-- START Raw data --

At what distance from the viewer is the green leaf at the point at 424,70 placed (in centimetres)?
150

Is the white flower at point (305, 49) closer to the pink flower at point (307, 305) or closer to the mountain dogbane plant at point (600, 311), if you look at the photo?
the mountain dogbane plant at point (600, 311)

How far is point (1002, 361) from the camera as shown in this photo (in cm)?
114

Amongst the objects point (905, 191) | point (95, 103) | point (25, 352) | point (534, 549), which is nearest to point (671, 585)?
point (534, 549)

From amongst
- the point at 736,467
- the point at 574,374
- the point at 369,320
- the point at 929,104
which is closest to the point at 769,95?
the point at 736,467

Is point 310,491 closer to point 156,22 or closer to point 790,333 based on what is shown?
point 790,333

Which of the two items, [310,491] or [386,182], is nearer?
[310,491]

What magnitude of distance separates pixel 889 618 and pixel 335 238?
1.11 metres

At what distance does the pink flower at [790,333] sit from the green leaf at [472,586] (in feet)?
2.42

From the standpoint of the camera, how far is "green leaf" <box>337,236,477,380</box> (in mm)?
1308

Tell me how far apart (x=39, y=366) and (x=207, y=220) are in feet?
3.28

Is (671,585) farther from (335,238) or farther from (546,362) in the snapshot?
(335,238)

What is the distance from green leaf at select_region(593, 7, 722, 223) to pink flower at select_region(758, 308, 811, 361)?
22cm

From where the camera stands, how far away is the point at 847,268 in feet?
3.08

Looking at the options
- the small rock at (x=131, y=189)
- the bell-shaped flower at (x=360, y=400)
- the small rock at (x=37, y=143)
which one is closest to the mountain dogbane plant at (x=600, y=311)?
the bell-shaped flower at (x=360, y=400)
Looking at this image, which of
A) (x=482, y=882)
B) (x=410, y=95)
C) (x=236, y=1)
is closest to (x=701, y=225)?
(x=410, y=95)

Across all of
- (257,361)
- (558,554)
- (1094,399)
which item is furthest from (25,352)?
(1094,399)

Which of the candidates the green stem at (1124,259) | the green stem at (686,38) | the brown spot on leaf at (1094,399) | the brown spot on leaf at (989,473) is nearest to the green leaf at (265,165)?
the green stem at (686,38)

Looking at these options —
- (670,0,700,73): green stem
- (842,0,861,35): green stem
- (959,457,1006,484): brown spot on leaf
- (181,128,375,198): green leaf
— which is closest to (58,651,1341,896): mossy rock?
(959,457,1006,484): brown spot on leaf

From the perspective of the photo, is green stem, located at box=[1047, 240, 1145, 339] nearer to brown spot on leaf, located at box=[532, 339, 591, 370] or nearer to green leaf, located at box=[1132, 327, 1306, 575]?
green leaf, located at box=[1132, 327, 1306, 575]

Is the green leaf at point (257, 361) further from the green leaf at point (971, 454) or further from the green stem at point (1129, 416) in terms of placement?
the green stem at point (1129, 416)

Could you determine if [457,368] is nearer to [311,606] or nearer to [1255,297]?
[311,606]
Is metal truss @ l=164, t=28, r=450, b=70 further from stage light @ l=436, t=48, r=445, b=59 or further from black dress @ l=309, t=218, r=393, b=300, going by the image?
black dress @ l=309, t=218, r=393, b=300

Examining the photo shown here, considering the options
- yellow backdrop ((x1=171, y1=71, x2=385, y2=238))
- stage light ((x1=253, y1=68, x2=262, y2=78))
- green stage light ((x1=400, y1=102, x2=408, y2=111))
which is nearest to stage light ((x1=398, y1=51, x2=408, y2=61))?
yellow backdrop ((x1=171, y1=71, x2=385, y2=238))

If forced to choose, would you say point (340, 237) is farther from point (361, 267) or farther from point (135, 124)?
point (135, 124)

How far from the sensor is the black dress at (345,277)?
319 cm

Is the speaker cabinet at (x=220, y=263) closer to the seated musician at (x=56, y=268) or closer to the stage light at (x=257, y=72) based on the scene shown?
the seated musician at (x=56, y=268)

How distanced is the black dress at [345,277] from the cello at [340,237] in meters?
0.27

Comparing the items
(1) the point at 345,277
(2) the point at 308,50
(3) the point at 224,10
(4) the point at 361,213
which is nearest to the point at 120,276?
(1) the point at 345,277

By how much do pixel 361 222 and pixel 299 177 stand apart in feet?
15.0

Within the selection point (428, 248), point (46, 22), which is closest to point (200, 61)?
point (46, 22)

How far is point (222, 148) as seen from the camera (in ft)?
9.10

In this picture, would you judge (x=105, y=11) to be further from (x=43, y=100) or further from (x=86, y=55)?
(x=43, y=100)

-- END Raw data --

• **Aim of the task**: Please turn every line of the records above into a numbered list, omitting the blank lines.

• **Response to the task**:
1. At what distance from the viewer is the green leaf at the point at 424,70 placed (in centimetres)?
2. 150
3. Is the white flower at point (305, 49) closer to the pink flower at point (307, 305) or closer to the mountain dogbane plant at point (600, 311), if you look at the photo?
4. the mountain dogbane plant at point (600, 311)
5. How far is point (1002, 361) from the camera as shown in this photo (in cm)?
6. 114
7. Amongst the objects point (905, 191) | point (95, 103) | point (25, 352) | point (534, 549), which is nearest to point (671, 585)?
8. point (534, 549)
9. From amongst
10. - the point at 736,467
11. - the point at 574,374
12. - the point at 369,320
13. - the point at 929,104
14. which is closest to the point at 769,95?
15. the point at 736,467
16. Is point 310,491 closer to point 156,22 or closer to point 790,333 based on what is shown?
17. point 790,333
18. Which of the two items, [310,491] or [386,182], is nearer?
19. [310,491]
20. What magnitude of distance separates pixel 889 618 and pixel 335 238?
21. 1.11 metres
22. At what distance does the pink flower at [790,333] sit from the green leaf at [472,586] (in feet)?
23. 2.42
24. From the standpoint of the camera, how far is "green leaf" <box>337,236,477,380</box> (in mm)?
25. 1308
26. Tell me how far apart (x=39, y=366) and (x=207, y=220) are in feet?
27. 3.28
28. Is (671,585) farther from (335,238) or farther from (546,362) in the snapshot?
29. (335,238)
30. What is the distance from green leaf at select_region(593, 7, 722, 223) to pink flower at select_region(758, 308, 811, 361)?
31. 22cm
32. From where the camera stands, how far away is the point at 847,268 in feet?
33. 3.08
34. Looking at the options
35. - the small rock at (x=131, y=189)
36. - the bell-shaped flower at (x=360, y=400)
37. - the small rock at (x=37, y=143)
38. which one is closest to the mountain dogbane plant at (x=600, y=311)?
39. the bell-shaped flower at (x=360, y=400)
40. Looking at this image, which of
41. A) (x=482, y=882)
42. B) (x=410, y=95)
43. C) (x=236, y=1)
44. is closest to (x=701, y=225)?
45. (x=410, y=95)
46. Across all of
47. - (257,361)
48. - (558,554)
49. - (1094,399)
50. which item is furthest from (25,352)?
51. (1094,399)
52. Which of the candidates the green stem at (1124,259) | the green stem at (686,38) | the brown spot on leaf at (1094,399) | the brown spot on leaf at (989,473) is nearest to the green leaf at (265,165)?
53. the green stem at (686,38)
54. Looking at these options —
55. - (670,0,700,73): green stem
56. - (842,0,861,35): green stem
57. - (959,457,1006,484): brown spot on leaf
58. - (181,128,375,198): green leaf
59. — which is closest to (58,651,1341,896): mossy rock?
60. (959,457,1006,484): brown spot on leaf
61. From the perspective of the photo, is green stem, located at box=[1047, 240, 1145, 339] nearer to brown spot on leaf, located at box=[532, 339, 591, 370] or nearer to green leaf, located at box=[1132, 327, 1306, 575]?
62. green leaf, located at box=[1132, 327, 1306, 575]
63. Is the green leaf at point (257, 361) further from the green leaf at point (971, 454) or further from the green stem at point (1129, 416) in terms of placement?
64. the green stem at point (1129, 416)
65. Could you determine if [457,368] is nearer to [311,606] or nearer to [1255,297]?
66. [311,606]
67. Is metal truss @ l=164, t=28, r=450, b=70 further from stage light @ l=436, t=48, r=445, b=59 or further from black dress @ l=309, t=218, r=393, b=300, going by the image?
68. black dress @ l=309, t=218, r=393, b=300
69. Examining the photo shown here, considering the options
70. - yellow backdrop ((x1=171, y1=71, x2=385, y2=238))
71. - stage light ((x1=253, y1=68, x2=262, y2=78))
72. - green stage light ((x1=400, y1=102, x2=408, y2=111))
73. which is nearest to stage light ((x1=398, y1=51, x2=408, y2=61))?
74. yellow backdrop ((x1=171, y1=71, x2=385, y2=238))
75. If forced to choose, would you say point (340, 237) is farther from point (361, 267) or farther from point (135, 124)?
76. point (135, 124)
77. How far from the sensor is the black dress at (345,277)?
78. 319 cm
79. Is the speaker cabinet at (x=220, y=263) closer to the seated musician at (x=56, y=268) or closer to the stage light at (x=257, y=72) based on the scene shown?
80. the seated musician at (x=56, y=268)
81. How distanced is the black dress at [345,277] from the cello at [340,237] in meters?
82. 0.27
83. Comparing the items
84. (1) the point at 345,277
85. (2) the point at 308,50
86. (3) the point at 224,10
87. (4) the point at 361,213
88. which is nearest to the point at 120,276?
89. (1) the point at 345,277
90. By how much do pixel 361 222 and pixel 299 177 stand apart in feet?
91. 15.0
92. Within the selection point (428, 248), point (46, 22), which is closest to point (200, 61)?
93. point (46, 22)
94. How far is point (222, 148) as seen from the camera (in ft)?
95. 9.10
96. In this picture, would you judge (x=105, y=11) to be further from (x=43, y=100) or further from (x=86, y=55)?
97. (x=43, y=100)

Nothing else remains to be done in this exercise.